Nor do we currently have the capacity to construct complex equipment that will operate for decades, much less millennia, without significant maintenance and external material. Even if you could construct a habitat that would allow you to maintain a civilization indefinitely without a substantial infrastructure to support it. A nuclear fission plant, for instance, would require facilities for the entire fuel extraction, processing, and refinement cycle, as well as periodic replacement of components that fail due to wear, corrosion, and neutron bombardment.
If this type of disaster were to occur, humanity would not be able to survive any significant period. We simply lack the technology, infrastructure, and resources to provide self-sustaining habitats outside of the natural bounty of accessible energy provided by the sun and converted by food plants and animals.
Stranger
Sure we have. It says so right in this book.
Obviously you’ve never seen Nancy Grace nor her spawn.
Running some very back of the envelope calculations from random info on the net and assuming 2000 square meters per person to grow food the old fashioned in the dirt way but using artificial light for the plants, your 1 Gigawatt nuclear plant could support on the order of 1000 people food wise.
About 300 Gigawatts of current worldwide nuclear power means 300,000 people worldwide. Maybe with hydroponics you can push that up to 3 million? And there well could be other practical considerations that drive the number way lower instead.
Might be able to eek out a handful or two of years till critical stuff in the reactor can’t be replaced or fixed. Would the surviving population base be big enough to support specialized industry needed to replace critical parts/supplies? Seems unlikely at first glance to me.

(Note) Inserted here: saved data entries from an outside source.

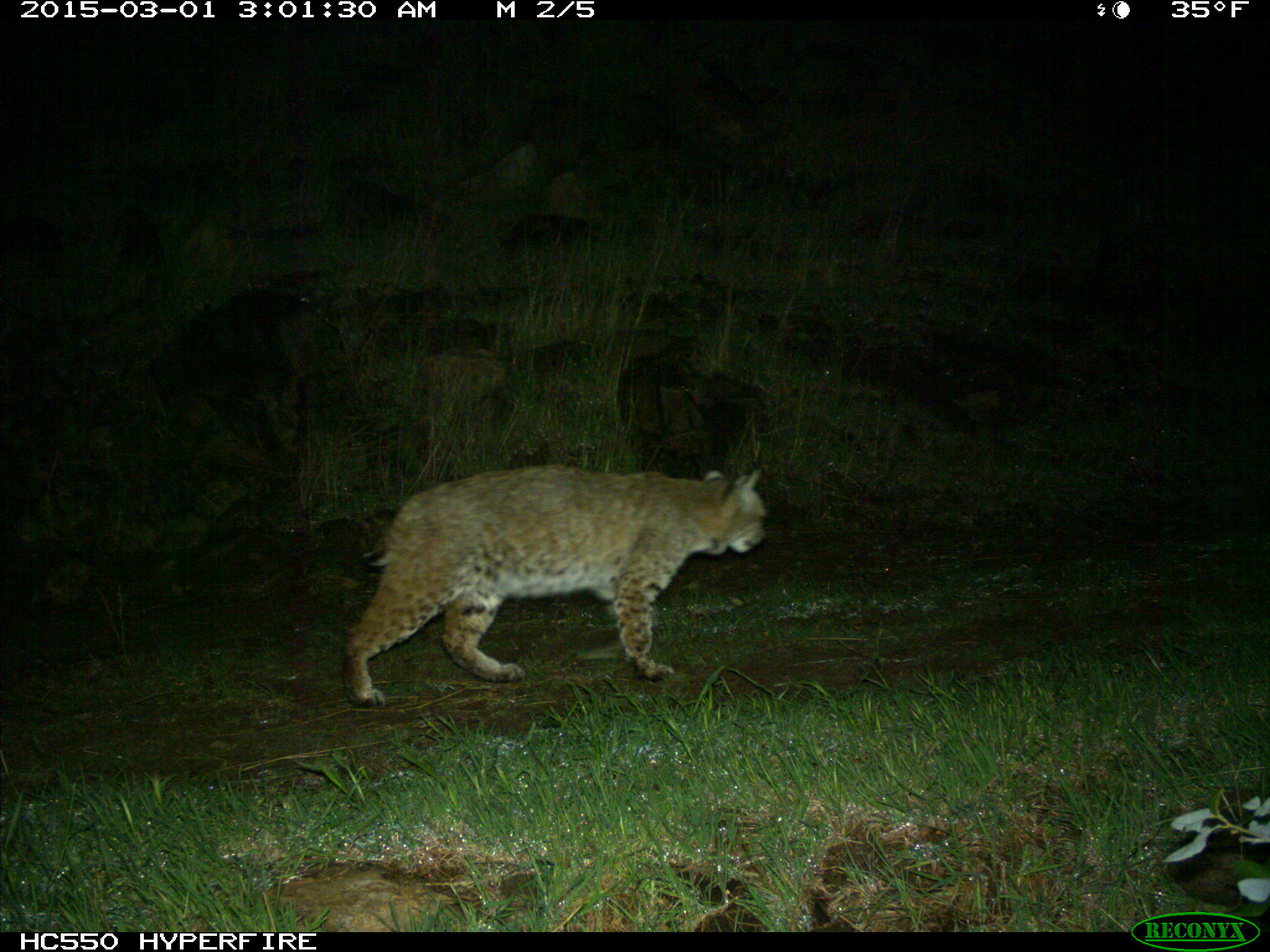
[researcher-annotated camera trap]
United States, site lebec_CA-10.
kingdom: Animalia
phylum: Chordata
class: Mammalia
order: Carnivora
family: Felidae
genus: Lynx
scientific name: Lynx rufus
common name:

Maybe you could transition to using the liquid part of the ocean to provide power. That power supply might last a fair bit longer until the ice gets too thick to get at the liquid water below.
But it all would probably be like Battlestar Galactica. Things just slowly going to shit with no practical way to stop it.
I got bored and decided to figure out exactly how fast that would take us out of our Solar System, figuring average orbital speed of 107,200 km/h. For this scenario, I also assumed that all the planets were in alignment (because obviously, that’s what caused this disaster)
It’ll take us almost a month (29 days) to reach Mars.
Then another 216 days after that for Jupiter.
Another 250 days til Saturn.
A year and a half (587 days) till Uranus.
604 days til Neptune.
Another 3 years (1104) days to apologize to Pluto at it’s furthest point.
Hang on because it’s gonna be about 4 and half years (1802 days) to the heliosheath.
Finally, assuming it stays at it’s current speed of 61,420 km/h, 43.4 years after we began our journey through space, we finally catch up to Voyager 1.
But are we looking at human extinction within months, years, or decades? What’s the over-under for at least one surviving human being at 1 year, 10 years, and 100 years?